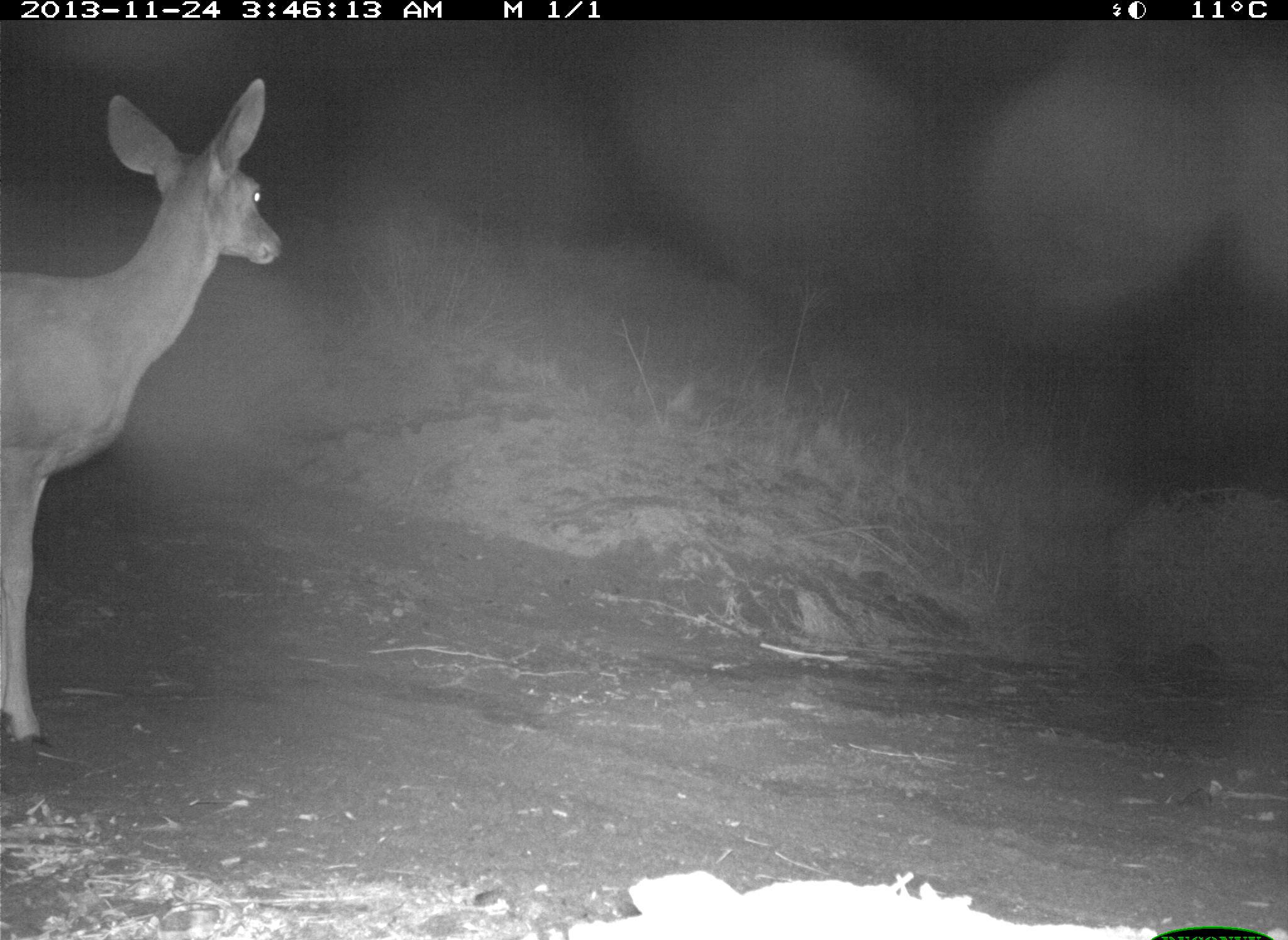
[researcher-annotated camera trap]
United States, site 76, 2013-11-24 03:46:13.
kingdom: Animalia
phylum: Chordata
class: Mammalia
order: Artiodactyla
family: Cervidae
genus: Odocoileus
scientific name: Odocoileus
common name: deer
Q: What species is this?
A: Deer (Odocoileus).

..........

Without including any pictures, copy every line above exactly.

[researcher-annotated camera trap]
United States, site 76, 2013-11-24 03:46:13.
kingdom: Animalia
phylum: Chordata
class: Mammalia
order: Artiodactyla
family: Cervidae
genus: Odocoileus
scientific name: Odocoileus
common name: deer
Q: What species is this?
A: Deer (Odocoileus).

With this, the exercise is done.